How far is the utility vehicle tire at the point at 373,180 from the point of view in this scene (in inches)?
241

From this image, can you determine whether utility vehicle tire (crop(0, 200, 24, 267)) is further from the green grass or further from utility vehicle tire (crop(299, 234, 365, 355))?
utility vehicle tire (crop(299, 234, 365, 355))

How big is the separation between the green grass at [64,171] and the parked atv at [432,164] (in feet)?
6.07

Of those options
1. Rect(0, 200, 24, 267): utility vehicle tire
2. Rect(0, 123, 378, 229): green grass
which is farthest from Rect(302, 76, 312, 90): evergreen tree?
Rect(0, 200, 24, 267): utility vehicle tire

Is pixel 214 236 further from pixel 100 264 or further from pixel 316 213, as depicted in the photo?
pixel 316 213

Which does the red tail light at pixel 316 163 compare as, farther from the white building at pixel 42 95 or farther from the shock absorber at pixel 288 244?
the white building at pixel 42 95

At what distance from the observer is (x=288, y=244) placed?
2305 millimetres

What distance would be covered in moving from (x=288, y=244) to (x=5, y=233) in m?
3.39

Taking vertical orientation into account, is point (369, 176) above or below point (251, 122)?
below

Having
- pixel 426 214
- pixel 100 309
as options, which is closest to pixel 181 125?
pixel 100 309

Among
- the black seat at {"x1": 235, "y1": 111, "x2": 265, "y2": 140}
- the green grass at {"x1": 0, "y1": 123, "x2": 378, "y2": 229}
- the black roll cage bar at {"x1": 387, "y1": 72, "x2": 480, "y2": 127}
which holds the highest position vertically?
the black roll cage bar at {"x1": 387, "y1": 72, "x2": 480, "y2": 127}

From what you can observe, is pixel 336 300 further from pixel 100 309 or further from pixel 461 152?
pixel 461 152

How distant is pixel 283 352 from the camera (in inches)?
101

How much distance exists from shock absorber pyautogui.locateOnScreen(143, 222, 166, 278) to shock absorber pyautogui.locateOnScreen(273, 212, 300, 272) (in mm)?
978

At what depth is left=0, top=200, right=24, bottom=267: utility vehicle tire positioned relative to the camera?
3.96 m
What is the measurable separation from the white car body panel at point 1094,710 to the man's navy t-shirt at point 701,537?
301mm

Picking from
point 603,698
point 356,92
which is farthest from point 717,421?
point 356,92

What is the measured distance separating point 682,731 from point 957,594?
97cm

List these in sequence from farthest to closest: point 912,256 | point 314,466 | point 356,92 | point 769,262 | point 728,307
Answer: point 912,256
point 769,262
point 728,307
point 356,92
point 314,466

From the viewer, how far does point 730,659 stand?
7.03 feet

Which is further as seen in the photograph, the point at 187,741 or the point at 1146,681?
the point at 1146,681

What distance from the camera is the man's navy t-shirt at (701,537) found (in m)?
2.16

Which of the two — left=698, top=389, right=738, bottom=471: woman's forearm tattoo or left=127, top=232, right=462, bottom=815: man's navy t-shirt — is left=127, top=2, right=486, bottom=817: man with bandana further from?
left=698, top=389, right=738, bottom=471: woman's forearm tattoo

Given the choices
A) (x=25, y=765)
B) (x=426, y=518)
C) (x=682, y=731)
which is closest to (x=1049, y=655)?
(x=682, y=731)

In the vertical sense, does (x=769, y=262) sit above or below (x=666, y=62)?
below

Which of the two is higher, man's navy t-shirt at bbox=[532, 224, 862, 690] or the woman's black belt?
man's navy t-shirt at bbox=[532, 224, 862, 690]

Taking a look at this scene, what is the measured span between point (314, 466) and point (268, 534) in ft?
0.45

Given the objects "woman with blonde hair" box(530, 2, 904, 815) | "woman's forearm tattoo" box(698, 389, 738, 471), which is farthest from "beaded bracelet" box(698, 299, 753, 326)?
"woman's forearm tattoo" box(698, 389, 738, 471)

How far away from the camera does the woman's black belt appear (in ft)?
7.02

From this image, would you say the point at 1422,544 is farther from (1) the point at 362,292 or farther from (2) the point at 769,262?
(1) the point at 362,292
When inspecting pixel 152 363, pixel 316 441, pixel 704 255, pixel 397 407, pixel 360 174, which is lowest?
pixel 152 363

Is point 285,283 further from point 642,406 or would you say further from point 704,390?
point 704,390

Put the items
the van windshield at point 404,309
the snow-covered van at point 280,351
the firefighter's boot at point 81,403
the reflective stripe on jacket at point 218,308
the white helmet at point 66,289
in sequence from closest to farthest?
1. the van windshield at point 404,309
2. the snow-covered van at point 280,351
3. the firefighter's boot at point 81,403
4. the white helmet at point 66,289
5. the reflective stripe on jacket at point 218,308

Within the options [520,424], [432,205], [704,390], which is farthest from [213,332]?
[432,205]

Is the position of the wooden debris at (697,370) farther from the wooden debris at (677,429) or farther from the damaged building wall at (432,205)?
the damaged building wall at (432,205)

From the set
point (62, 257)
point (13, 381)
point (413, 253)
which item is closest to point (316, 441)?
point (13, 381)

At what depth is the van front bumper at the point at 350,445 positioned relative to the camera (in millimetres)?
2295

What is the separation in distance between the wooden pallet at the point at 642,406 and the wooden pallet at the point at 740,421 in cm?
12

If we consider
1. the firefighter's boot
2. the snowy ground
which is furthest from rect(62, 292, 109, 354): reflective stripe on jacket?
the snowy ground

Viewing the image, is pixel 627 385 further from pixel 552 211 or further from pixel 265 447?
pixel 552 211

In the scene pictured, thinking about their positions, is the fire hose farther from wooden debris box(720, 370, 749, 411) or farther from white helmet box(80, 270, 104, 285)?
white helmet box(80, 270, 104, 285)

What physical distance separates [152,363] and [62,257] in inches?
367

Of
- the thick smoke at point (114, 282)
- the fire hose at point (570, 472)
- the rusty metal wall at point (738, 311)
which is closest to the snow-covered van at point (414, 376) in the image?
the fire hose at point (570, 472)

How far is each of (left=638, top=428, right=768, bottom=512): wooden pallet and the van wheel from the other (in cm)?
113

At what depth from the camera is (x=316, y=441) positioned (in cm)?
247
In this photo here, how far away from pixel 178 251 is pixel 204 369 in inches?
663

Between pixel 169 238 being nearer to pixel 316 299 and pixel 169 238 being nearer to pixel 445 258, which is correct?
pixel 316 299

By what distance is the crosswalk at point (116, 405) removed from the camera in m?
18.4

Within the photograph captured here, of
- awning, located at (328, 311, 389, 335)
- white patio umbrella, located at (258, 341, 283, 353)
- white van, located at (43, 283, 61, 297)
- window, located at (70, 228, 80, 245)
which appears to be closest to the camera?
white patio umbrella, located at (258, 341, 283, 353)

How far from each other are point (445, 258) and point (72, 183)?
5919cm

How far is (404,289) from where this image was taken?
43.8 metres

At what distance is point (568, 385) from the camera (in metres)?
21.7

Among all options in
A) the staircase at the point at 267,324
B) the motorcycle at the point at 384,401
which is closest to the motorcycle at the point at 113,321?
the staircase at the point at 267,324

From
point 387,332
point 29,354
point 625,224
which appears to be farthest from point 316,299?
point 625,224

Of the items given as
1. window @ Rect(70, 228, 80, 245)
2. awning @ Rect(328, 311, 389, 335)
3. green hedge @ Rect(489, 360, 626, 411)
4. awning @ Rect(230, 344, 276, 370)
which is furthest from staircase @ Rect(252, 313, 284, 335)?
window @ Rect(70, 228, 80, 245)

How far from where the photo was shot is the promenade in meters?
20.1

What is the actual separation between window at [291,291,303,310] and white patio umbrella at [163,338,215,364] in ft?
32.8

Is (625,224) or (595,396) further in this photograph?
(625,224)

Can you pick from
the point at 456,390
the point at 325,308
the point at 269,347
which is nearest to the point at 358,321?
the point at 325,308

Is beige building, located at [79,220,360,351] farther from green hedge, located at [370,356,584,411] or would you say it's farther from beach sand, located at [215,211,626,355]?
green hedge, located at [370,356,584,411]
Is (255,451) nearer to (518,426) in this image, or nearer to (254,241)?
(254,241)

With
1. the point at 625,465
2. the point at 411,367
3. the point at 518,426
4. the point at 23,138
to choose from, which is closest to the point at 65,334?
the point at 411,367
----------
§ DIRECTIONS
Lay out everything from the line containing "How far is (404,289)" down to the end of the material as a JSON list of strings, with one string per line and blank lines omitted.

§ THE COMPLETED TASK
[
  "How far is (404,289) from where this image was taken?",
  "43.8 metres",
  "At what distance is point (568, 385) from the camera (in metres)?",
  "21.7",
  "Among all options in",
  "A) the staircase at the point at 267,324",
  "B) the motorcycle at the point at 384,401",
  "which is closest to the motorcycle at the point at 113,321?",
  "the staircase at the point at 267,324",
  "From",
  "point 387,332",
  "point 29,354",
  "point 625,224",
  "which appears to be farthest from point 316,299?",
  "point 625,224",
  "Of the items given as",
  "1. window @ Rect(70, 228, 80, 245)",
  "2. awning @ Rect(328, 311, 389, 335)",
  "3. green hedge @ Rect(489, 360, 626, 411)",
  "4. awning @ Rect(230, 344, 276, 370)",
  "which is furthest from staircase @ Rect(252, 313, 284, 335)?",
  "window @ Rect(70, 228, 80, 245)",
  "How far from where the photo was shot is the promenade in meters?",
  "20.1",
  "What is the actual separation between window at [291,291,303,310] and white patio umbrella at [163,338,215,364] in ft?",
  "32.8",
  "Is (625,224) or (595,396) further in this photograph?",
  "(625,224)",
  "Can you pick from",
  "the point at 456,390",
  "the point at 325,308",
  "the point at 269,347",
  "which is nearest to the point at 358,321?",
  "the point at 325,308",
  "Is beige building, located at [79,220,360,351] farther from green hedge, located at [370,356,584,411] or would you say it's farther from beach sand, located at [215,211,626,355]?",
  "green hedge, located at [370,356,584,411]",
  "Is (255,451) nearer to (518,426) in this image, or nearer to (254,241)?",
  "(254,241)",
  "With",
  "1. the point at 625,465",
  "2. the point at 411,367",
  "3. the point at 518,426",
  "4. the point at 23,138",
  "to choose from, which is closest to the point at 65,334?",
  "the point at 411,367"
]